Masque chirurgical, masque social

par Abdelkader Gattouchi
jeudi 4 juin 2020

On assiste depuis l’apparition du covid19 à des campagnes soutenues en faveur du port obligatoire du masque, ultime rempart, assure-t-on, contre le virus.
Des quantités impressionnantes de masques de toutes sortes, de toutes couleurs et de tous formats, inondent la sphère démographique.
Leur efficacité serait irréprochable. Ils préviennent la contamination que pourrait transmettre un sujet malade ou éventuellement un virus circulant dans l’air.
Des fonctions éminemment utiles que personne ne pourra contester, mais qui ne peuvent, à elles seules, occulter la véritable acception du mot masque dans le conscient collectif.
Ce dernier l’assimile sans même se donner la peine de nuancer le propos, au déguisement, à la cachotterie, à la dissimulation… Bref, à la fausseté et au camouflage qui sont tout le contraire de la transparence, de la netteté et du vrai.
Un masque, quoi qu’on en pense, est investi d’une fonction sociale plutôt que sanitaire.
Chacun d’entre nous en porte, ou à la limite en a porté. Peu, très peu peuvent soutenir le contraire.


Sa particularité c’est d’être invisible. Ce qui l’autorise, vraisemblablement, à durer dans le temps.

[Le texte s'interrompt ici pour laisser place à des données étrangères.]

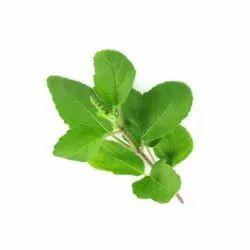 Herbo Nutra Green Tulsi方舟,用于阿育吠陀医学,包装类型:塑料瓶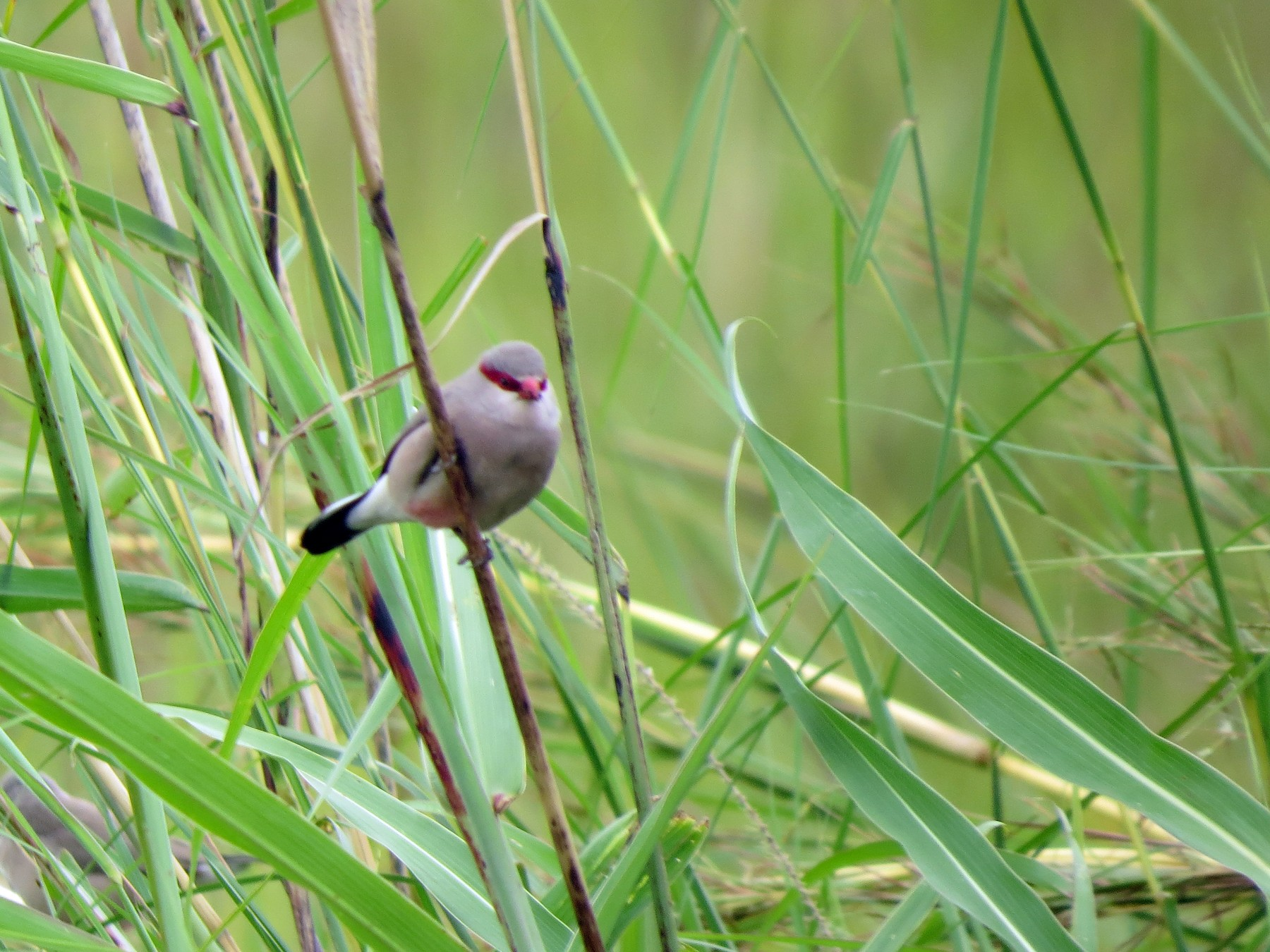 Black-rumped Waxbill - James Bradley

C’est un bouclier contre la timidité, contre les complexes, contre les faiblesses, les limites, l’authenticité, contre la vérité, contre ce que la société, à laquelle nous appartenons, réprouve.
C’est une carapace dont on se sert jusqu’à ce que le regard inquisiteur de l’autre, cesse. Mais cessera-t-il un jour ? Autrement dit, oserons-nous, un jour, ôter cette cuirasse ?

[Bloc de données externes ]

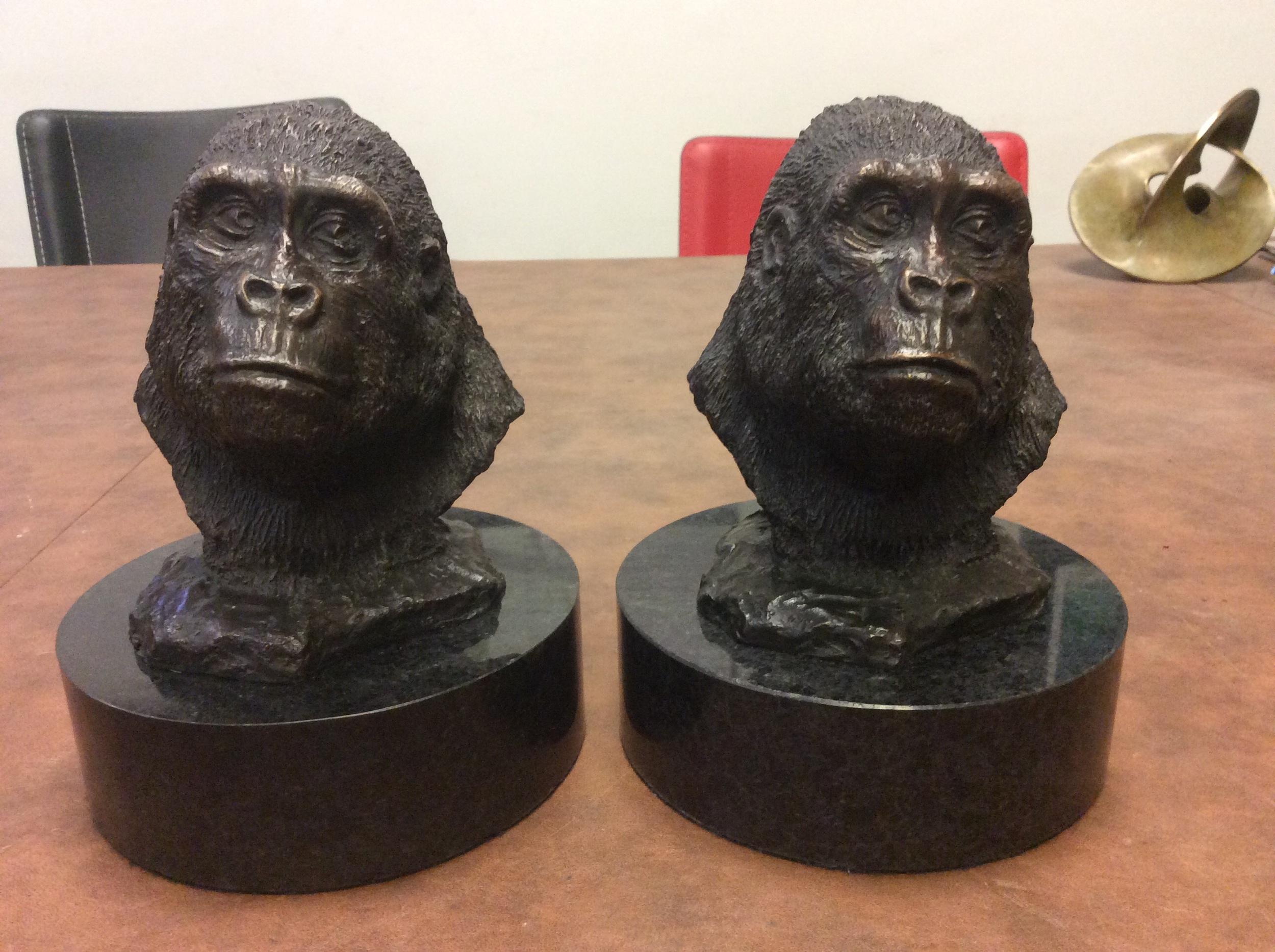 Gorilla portraits by Michael E. Wierski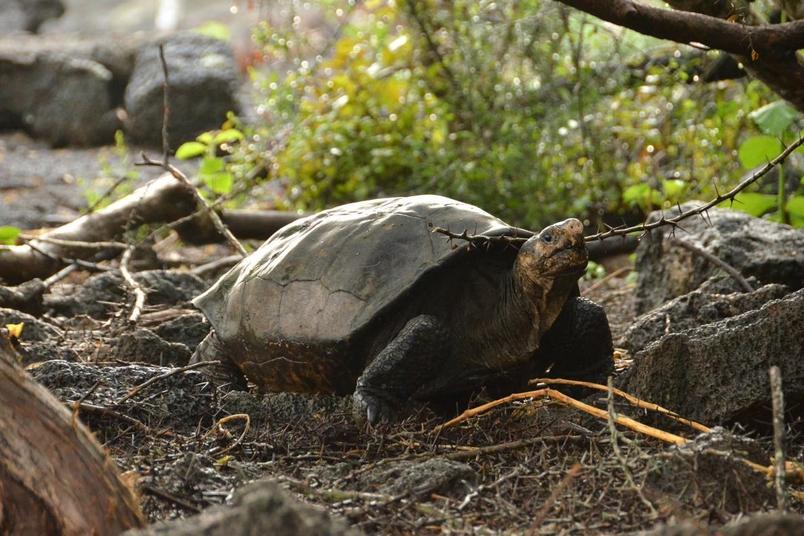 上一次有人確定見到活的費爾南迪納象龜是在1906年。PHOTOGRAPH COURTESY GALAPAGOS NATIONAL PARK DIRECTORATE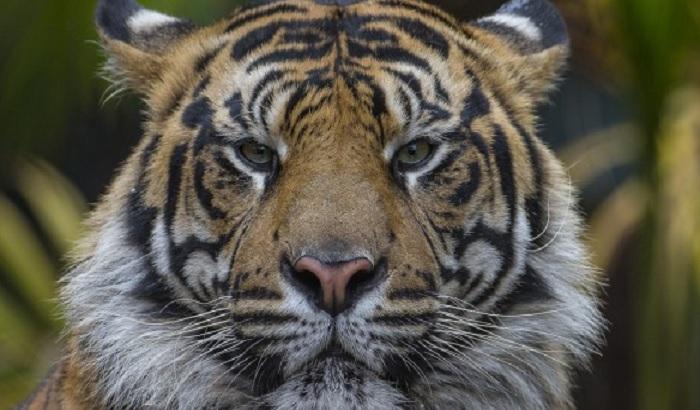 Radnica zoološkog vrta poginula u incidentu s tigrom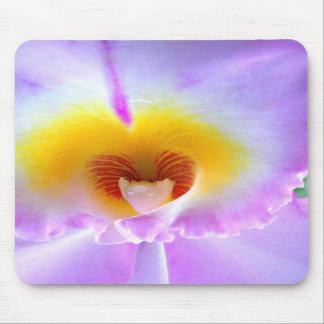 Cojín de ratón de la orquídea de la lavanda alfombrillas de raton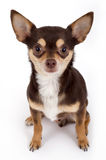 Cute chihuahua. Portrait on white background stock photo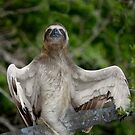 The winged sloth by Felfriast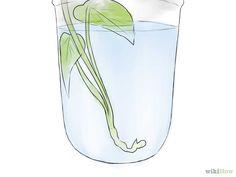 Image intitulée Grow Sweet Potatoes Step 8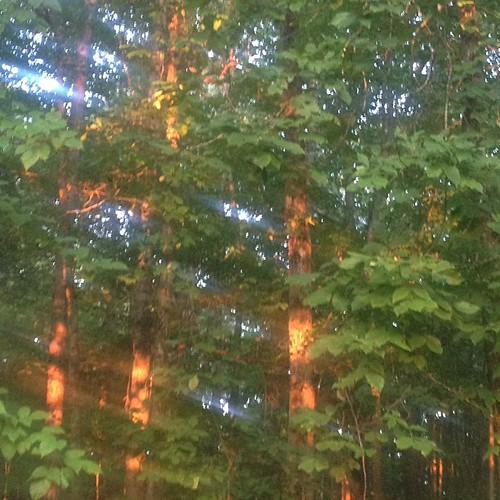 A gift of sunlight filtering through the trees as I leave this morning. #HisMerciesAreNew #SmallGroupDay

Le risque, parce qu’il y’en a un, c’est de ne plus pouvoir s’en défaire ; il sera, tout le temps, accolé à notre vécu, on le croirait naturel, épidermique…
On en vient même à le confondre avec la vérité ; la vérité à laquelle on aspire. Celle qui nous fascine et en même temps, nous échappe.

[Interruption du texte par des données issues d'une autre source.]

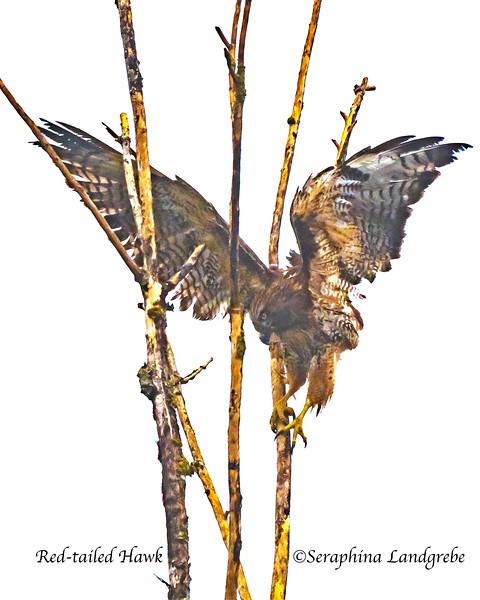 _DSC7127Red-tailed Hawk.jpg
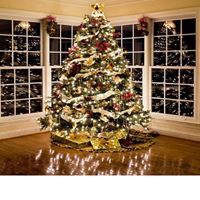 Picture for category Christmas Tree Lights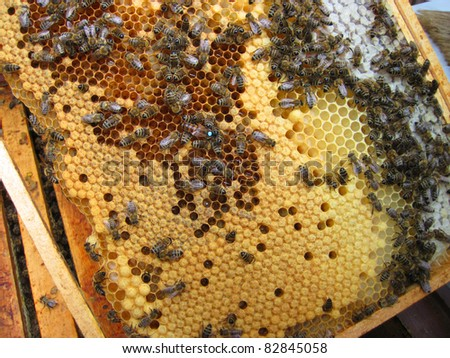 bees and mother of bees (with number) - stock photo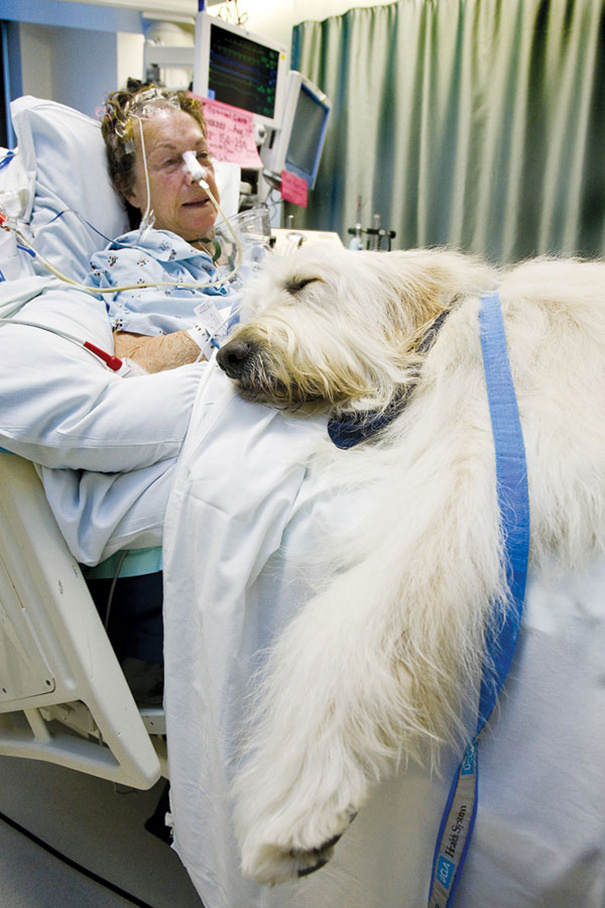 Az első állatot 2015 szeptemberében tudták bevinni a kórházba.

On ne s’en plaindrait plus.
Au contraire.
C’est son absence qui poserait problème.
Considéré comme une arme visant à détruire d’autres armes, celles venues de nos alter-égo qui nous transpercent du regard malveillant, du jugement inique, du rire moqueur, de la médisance gratuite, du préjugé forcément réducteur…, le masque devient notre protecteur attitré.
Il cache nos défauts et nous présente sous le meilleur jour ; il nous donne de fausses certitudes, de fugaces conforts et un ersatz de bonheur.
Cette superficialité est, toutefois, très éphémère parce que édifiée sur du mensonge, du paraître, du vent.
Censée nous délivrer de l’Autre, elle nous envoie, pieds et poings liés, dans les griffes du soi revanchard…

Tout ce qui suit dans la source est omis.